## Te bestuderen tekst:
________________________

Bovenop de actualiteit met onze mailing.
Heeft u vragen naar aanleiding van de besproken onderwerpen of suggesties voor verbetering van de nieuwsbrief? Wij nodigen u van harte uit deze met ons te delen.
Het was lang wachten, maar vandaag (24 maart 2023) is het dan eindelijk zo ver. De Hoge Raad heeft arrest gewezen in de zaak over bezorgdienst Deliveroo. De Hoge Raad heeft – in lijn met de Rechtbank en Gerechtshof Amsterdam – geoordeeld dat de Deliveroo-koeriers géén zzp’ers zijn en dus werkzaam waren op grond van een arbeidsovereenkomst.
De maaltijdkoeriers werkten in eerste instantie op basis van een arbeidsovereenkomst, maar in 2018 besloot Deliveroo de maaltijdkoeriers in het vervolg te laten werken als zzp’er, op basis van een overeenkomst van opdracht. Vakbond FNV besloot in een rechtszaak een arbeidsovereenkomst voor de maaltijdkoeriers te vorderen. Deze zaak is van cruciaal belang, te meer omdat Nederland in het derde kwartaal van 2022 ruim 1,2 miljoen zzp’ers telde.

________________________

## Gegevens:
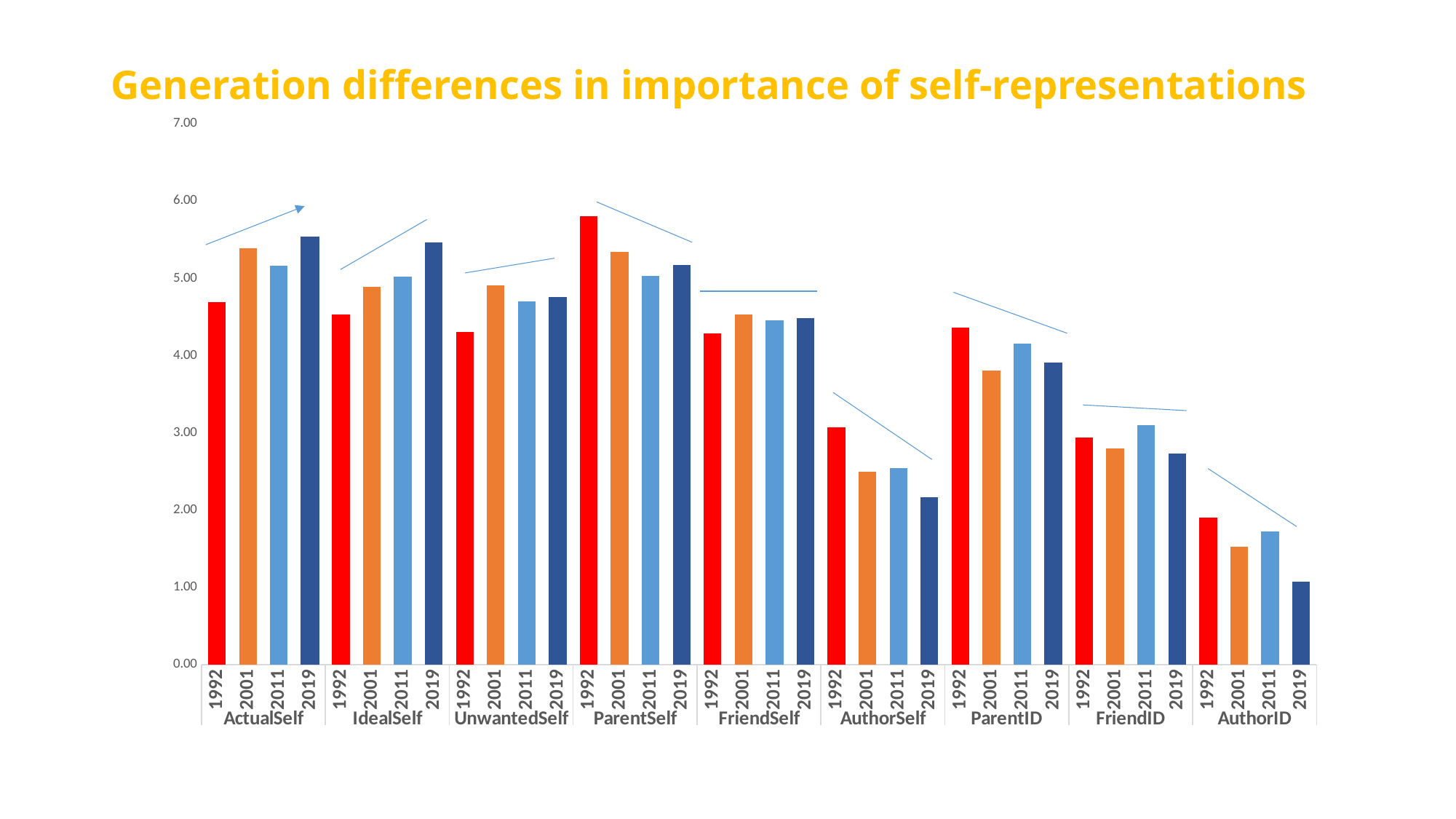
Is the value for AuthorID in 2019 greater or less than 2.00? less Which group and year has the shortest bar in the chart? AuthorID, 2019 What kind of chart is shown on the slide? Bar chart How many self-representation groups are shown along the x axis? 9 Which is larger for ActualSelf: the 1992 value or the 2019 value? 2019 How many years are plotted within each self-representation group? 4 What is the title of the chart? Generation differences in importance of self-representations Which group and year has the tallest bar in the chart? ParentSelf, 1992 Do the values for AuthorSelf rise or fall from 1992 to 2019? fall Is the value for ActualSelf in 1992 greater or less than 5.00? less Which is larger in 1992: AuthorSelf or ParentID? ParentID Is the value for ParentSelf in 1992 greater or less than 5.00? greater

________________________

## Opdracht:
Schrijf uit de tekst over het Deliveroo-arrest het stuk over dat begint bij de woorden "De maaltijdkoeriers werkten" en eindigt na "miljoen zzp’ers telde.". Wijzig daarin "maaltijdkoeriers" in "bezorgers".

## Verwacht antwoord:
De bezorgers werkten in eerste instantie op basis van een arbeidsovereenkomst, maar in 2018 besloot Deliveroo de bezorgers in het vervolg te laten werken als zzp’er, op basis van een overeenkomst van opdracht. Vakbond FNV besloot in een rechtszaak een arbeidsovereenkomst voor de bezorgers te vorderen. Deze zaak is van cruciaal belang, te meer omdat Nederland in het derde kwartaal van 2022 ruim 1,2 miljoen zzp’ers telde.